Chapter 2 gives a detailed analysis on the kernel of Bellow's Jewish consciousness artistically represented by his masterpiece Herzog. By investigating relations of Bellow's novel to the traditional Jewish culture, I interpret Herzog's Jewishness to be marginality, alienation, homeland-quest and self-identification, chiefly embodied by his Jewish protagonist, Moses Elkanah Herzog. Herzog's personal experience is related to the Jewish destiny, and it also reflects and affects the fate of the Jewish people. Bellow plants the Jewish cultural qualities and spirits in him.

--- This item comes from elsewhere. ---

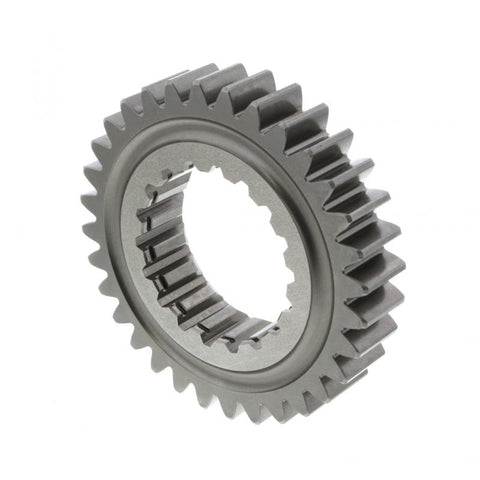 Mainshaft Gear Excel EF62270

He chooses Herzog, a Jewish-American intellectual, as his spokesman to convey his deep humanistic concern for Jews' life in the modern world.
Chapter 3 makes further analyses on how Bellow successfully integrates the singularity of Herzog's Jewishness with cosmopolitanism so as to show that his Jewish consciousness is actually a universal human consciousness in a special sense, characterized by his humanism-oriented cosmopolitanism, which aims to transcend the provincial experience of the Jewish individuals in achieving a mutual understanding among humankind. Such becomes a distinctive feature of Bellow's Jewish consciousness in his Herzog and highlights Bellow as a great man of letters with humanistic concern and cosmopolitan vision.